Stated problem: In the Gibraltar women's football league page, revise the part that opens with "- Top goalscorer: Laura" and closes with "the reigning champions.", putting "Europa FC Women" wherever "Europa Women" occurs.

Gibraltar Women's Football League
- Season: 2017–18
- Matches: 7
- Goals: 32 (4.57 per match)
- Top goalscorer: Laura Cortes-Minan (7 goals)
- Best goalkeeper: Kyrelle Revagliatte (3 clean sheets)
- Biggest home win: Lions Gibraltar Women 5–0 Europa Women (21 October 2017)
- Biggest away win: Europa Women 0–7 Lions Gibraltar Women (25 November 2017)
- Highest scoring: Europa Women 0–7 Lions Gibraltar Women (25 November 2017)

= 2017–18 Gibraltar Women's Football League =

The 2017–18 Gibraltar Women's Football League is the first season of 11-a-side women's football in Gibraltar since the territory joined UEFA in 2013, and FIFA in 2016. The league had been in operation for a number of years previously, but teams were ineligible for entry to the UEFA Women's Champions League as it was only a 9-a-side tournament. Lincoln Red Imps Women were the reigning champions.

Listed entries:
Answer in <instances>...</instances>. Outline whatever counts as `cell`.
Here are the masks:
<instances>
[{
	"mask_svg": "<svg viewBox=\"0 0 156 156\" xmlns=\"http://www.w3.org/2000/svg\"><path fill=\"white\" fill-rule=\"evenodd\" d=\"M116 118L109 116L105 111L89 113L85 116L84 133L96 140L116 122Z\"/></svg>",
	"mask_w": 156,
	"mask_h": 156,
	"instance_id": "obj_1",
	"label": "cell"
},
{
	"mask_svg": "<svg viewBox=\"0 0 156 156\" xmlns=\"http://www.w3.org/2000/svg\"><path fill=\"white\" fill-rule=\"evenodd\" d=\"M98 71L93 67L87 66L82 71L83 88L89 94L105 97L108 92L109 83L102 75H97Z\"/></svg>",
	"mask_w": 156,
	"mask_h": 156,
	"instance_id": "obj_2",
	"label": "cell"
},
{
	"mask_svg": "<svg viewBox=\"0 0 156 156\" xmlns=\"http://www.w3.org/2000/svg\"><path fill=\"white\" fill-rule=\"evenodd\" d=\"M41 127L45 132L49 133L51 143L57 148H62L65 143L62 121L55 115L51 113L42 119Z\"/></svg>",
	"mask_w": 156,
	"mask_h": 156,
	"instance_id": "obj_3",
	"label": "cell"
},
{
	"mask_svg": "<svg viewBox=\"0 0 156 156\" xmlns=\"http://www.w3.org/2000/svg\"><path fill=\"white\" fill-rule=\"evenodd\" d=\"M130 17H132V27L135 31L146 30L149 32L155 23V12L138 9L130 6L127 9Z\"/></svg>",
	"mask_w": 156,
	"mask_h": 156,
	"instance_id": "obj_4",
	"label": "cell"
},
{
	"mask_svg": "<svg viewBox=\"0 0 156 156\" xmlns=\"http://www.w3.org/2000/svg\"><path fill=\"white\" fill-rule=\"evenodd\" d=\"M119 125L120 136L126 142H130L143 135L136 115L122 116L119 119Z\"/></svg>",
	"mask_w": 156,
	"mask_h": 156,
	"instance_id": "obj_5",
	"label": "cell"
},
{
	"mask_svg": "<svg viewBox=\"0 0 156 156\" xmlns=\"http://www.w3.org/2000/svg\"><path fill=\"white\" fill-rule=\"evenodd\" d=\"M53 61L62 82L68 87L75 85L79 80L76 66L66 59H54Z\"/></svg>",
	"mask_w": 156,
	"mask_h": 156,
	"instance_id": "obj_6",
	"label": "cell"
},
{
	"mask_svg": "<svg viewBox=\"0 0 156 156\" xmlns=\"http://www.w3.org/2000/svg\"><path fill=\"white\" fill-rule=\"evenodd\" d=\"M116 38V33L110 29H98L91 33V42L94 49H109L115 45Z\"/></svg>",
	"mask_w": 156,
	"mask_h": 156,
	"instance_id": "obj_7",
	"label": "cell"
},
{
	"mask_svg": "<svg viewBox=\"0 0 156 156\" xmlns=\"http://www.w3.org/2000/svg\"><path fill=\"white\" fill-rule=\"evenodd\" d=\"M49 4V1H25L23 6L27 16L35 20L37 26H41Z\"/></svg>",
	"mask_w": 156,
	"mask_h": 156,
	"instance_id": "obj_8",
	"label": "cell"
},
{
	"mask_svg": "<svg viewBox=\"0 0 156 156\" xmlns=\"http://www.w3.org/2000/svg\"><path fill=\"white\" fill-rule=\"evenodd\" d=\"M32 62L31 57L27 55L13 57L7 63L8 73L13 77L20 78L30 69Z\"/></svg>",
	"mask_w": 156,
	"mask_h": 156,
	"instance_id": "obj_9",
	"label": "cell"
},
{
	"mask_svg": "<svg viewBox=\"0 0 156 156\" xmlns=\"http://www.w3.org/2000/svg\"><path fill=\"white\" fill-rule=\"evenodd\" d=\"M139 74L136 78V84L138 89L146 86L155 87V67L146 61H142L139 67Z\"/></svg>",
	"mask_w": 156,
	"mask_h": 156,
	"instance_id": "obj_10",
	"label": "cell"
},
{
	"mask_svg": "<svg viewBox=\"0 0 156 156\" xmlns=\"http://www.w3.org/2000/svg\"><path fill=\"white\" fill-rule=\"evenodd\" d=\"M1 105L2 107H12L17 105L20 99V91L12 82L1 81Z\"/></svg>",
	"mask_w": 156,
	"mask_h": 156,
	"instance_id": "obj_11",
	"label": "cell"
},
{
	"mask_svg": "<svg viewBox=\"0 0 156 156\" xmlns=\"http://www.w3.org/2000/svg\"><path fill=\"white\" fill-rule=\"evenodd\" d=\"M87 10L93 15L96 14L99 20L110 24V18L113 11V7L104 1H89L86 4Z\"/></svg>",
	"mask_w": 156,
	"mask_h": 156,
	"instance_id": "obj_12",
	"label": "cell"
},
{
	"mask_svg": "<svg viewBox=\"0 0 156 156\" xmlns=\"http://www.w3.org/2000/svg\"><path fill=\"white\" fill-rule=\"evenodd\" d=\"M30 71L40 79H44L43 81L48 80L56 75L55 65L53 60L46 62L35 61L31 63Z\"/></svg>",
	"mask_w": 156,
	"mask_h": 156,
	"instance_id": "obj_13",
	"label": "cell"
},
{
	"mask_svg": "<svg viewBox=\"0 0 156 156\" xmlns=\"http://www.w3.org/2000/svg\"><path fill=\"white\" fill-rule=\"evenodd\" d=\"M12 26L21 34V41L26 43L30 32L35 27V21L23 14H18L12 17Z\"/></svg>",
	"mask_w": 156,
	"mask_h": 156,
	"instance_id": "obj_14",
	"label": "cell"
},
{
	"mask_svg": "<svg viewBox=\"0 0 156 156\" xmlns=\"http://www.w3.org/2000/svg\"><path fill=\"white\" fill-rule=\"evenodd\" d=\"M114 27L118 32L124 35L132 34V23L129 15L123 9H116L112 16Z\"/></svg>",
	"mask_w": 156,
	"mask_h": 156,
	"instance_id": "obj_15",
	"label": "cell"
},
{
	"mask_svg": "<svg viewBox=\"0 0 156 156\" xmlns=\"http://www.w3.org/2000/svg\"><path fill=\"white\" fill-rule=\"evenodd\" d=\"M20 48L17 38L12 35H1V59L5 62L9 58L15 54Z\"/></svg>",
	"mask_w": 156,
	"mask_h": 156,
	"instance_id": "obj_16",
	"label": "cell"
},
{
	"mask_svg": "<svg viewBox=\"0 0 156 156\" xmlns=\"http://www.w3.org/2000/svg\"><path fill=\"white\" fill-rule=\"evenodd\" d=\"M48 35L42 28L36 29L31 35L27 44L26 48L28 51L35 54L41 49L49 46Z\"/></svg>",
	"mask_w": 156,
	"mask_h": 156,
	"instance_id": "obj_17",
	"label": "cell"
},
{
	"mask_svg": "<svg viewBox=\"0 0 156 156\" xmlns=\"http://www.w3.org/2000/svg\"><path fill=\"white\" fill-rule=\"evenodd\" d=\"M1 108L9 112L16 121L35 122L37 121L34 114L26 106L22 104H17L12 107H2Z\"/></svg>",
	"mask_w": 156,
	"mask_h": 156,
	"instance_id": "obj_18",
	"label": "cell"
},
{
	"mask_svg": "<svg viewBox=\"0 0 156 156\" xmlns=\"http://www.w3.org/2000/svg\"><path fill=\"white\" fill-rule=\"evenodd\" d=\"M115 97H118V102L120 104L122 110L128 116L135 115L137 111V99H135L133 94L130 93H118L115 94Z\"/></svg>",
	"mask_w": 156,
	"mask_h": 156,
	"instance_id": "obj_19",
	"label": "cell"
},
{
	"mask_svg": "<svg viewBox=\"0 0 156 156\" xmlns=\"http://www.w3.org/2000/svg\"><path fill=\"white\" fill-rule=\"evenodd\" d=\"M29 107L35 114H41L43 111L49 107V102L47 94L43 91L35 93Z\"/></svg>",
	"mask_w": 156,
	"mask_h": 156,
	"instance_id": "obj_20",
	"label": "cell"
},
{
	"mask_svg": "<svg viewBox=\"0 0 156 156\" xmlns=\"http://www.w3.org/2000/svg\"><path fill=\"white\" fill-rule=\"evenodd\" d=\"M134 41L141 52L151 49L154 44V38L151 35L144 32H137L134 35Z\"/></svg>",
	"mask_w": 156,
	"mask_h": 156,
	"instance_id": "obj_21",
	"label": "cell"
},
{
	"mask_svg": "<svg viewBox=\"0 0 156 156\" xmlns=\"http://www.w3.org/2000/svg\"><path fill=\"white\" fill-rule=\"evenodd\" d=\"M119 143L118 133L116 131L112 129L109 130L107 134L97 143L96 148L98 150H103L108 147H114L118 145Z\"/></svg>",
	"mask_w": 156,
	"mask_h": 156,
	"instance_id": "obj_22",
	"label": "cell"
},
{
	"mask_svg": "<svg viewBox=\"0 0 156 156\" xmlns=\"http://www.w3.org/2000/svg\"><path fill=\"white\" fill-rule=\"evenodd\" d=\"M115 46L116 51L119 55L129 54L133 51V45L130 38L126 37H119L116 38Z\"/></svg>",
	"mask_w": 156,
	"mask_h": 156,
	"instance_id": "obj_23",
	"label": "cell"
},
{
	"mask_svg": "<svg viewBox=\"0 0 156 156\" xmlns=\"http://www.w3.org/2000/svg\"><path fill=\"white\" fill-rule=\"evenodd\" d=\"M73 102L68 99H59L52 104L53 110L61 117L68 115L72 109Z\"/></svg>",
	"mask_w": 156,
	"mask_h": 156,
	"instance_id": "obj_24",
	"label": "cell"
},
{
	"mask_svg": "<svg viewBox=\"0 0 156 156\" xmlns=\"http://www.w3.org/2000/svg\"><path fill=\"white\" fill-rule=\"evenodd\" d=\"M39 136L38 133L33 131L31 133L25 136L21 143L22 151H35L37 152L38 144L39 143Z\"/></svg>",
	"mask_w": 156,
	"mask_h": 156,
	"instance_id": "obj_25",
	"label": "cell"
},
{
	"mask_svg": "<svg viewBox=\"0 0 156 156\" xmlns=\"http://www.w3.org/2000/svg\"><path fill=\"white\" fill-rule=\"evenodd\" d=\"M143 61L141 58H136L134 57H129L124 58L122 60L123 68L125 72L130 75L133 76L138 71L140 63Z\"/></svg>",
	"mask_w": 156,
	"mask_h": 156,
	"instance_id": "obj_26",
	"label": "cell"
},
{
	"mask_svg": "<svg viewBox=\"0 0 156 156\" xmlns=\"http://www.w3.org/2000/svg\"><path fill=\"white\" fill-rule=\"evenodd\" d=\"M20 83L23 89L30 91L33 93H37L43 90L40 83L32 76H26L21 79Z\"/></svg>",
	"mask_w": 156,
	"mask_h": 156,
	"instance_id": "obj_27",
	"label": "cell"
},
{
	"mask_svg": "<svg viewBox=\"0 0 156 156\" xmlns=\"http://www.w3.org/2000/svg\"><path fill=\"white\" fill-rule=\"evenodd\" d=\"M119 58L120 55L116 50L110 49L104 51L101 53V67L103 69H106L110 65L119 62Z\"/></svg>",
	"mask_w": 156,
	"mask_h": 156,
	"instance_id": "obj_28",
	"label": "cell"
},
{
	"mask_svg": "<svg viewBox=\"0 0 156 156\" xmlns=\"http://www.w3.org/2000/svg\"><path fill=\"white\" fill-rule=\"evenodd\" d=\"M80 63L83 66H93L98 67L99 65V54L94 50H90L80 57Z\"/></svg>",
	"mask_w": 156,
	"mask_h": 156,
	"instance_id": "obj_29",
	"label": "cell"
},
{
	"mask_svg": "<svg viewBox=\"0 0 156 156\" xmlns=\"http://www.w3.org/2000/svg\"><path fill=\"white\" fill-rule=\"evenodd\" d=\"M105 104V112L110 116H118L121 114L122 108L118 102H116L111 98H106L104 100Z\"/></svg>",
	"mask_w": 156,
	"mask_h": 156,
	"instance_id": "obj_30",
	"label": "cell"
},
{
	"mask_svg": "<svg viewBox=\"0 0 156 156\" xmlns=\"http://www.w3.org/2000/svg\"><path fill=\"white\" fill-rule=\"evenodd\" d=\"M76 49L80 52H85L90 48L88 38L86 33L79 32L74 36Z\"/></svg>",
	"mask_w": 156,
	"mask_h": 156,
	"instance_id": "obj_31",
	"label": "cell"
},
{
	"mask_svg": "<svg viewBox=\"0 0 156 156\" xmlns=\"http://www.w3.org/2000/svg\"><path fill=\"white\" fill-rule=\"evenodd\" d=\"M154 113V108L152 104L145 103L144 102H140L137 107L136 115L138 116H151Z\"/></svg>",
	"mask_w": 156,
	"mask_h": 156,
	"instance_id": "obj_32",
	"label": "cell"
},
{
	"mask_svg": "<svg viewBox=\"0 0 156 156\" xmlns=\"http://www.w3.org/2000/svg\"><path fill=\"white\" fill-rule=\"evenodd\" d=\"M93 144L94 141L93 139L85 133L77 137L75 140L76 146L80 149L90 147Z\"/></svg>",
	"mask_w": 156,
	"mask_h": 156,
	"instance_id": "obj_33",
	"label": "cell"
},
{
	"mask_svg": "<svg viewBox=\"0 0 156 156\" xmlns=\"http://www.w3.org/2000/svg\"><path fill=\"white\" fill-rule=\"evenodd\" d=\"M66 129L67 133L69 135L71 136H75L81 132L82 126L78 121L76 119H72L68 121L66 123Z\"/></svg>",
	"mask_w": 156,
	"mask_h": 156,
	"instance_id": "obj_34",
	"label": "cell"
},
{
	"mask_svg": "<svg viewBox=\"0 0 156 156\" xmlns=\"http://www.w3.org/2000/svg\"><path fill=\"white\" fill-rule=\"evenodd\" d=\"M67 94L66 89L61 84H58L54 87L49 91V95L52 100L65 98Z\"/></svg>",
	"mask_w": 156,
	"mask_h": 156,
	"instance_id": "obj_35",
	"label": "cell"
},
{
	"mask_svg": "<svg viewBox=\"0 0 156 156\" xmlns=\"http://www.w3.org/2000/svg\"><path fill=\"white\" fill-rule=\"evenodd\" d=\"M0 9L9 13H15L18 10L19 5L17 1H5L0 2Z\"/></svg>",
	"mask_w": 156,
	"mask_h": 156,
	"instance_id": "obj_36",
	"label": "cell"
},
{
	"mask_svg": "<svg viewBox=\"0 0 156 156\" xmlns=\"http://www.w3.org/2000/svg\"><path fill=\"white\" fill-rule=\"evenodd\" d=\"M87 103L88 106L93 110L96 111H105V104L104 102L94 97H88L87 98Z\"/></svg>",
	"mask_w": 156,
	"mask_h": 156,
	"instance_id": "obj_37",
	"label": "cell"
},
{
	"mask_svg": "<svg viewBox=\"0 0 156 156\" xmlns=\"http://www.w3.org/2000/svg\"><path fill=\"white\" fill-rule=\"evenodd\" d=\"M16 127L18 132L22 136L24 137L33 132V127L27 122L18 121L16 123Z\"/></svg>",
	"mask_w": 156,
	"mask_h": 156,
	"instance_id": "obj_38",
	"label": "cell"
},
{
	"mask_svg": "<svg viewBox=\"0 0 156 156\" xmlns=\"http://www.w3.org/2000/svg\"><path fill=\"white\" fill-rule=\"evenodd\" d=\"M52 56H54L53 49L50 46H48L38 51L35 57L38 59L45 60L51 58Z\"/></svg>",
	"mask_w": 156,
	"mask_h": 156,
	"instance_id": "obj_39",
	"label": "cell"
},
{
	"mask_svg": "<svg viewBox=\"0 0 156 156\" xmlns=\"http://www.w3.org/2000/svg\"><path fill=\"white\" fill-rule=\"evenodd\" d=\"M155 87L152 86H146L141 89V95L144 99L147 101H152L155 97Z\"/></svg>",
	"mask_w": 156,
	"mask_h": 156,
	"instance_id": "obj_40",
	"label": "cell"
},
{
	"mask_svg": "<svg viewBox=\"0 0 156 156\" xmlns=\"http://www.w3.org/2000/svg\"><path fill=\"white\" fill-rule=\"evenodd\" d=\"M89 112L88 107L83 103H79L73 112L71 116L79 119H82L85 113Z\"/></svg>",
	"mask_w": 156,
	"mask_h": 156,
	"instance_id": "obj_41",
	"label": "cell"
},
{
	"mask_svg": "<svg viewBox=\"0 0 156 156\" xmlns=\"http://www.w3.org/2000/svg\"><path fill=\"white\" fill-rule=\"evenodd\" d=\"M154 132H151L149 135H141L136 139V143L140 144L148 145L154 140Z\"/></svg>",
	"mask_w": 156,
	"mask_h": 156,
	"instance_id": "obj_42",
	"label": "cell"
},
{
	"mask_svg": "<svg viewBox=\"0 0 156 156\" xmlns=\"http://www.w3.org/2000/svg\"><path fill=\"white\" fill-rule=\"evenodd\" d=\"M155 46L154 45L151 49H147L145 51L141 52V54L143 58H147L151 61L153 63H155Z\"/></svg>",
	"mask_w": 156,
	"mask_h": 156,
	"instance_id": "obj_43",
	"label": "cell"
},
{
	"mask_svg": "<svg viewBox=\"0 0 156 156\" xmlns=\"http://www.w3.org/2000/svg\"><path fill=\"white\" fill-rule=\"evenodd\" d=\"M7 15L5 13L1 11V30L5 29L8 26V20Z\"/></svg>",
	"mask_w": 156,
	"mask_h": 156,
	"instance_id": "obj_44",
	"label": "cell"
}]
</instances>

Correct response:
- Top goalscorer: Laura Cortes-Minan (7 goals)
- Best goalkeeper: Kyrelle Revagliatte (3 clean sheets)
- Biggest home win: Lions Gibraltar Women 5–0 Europa FC Women (21 October 2017)
- Biggest away win: Europa FC Women 0–7 Lions Gibraltar Women (25 November 2017)
- Highest scoring: Europa FC Women 0–7 Lions Gibraltar Women (25 November 2017)

= 2017–18 Gibraltar Women's Football League =

The 2017–18 Gibraltar Women's Football League is the first season of 11-a-side women's football in Gibraltar since the territory joined UEFA in 2013, and FIFA in 2016. The league had been in operation for a number of years previously, but teams were ineligible for entry to the UEFA Women's Champions League as it was only a 9-a-side tournament. Lincoln Red Imps Women were the reigning champions.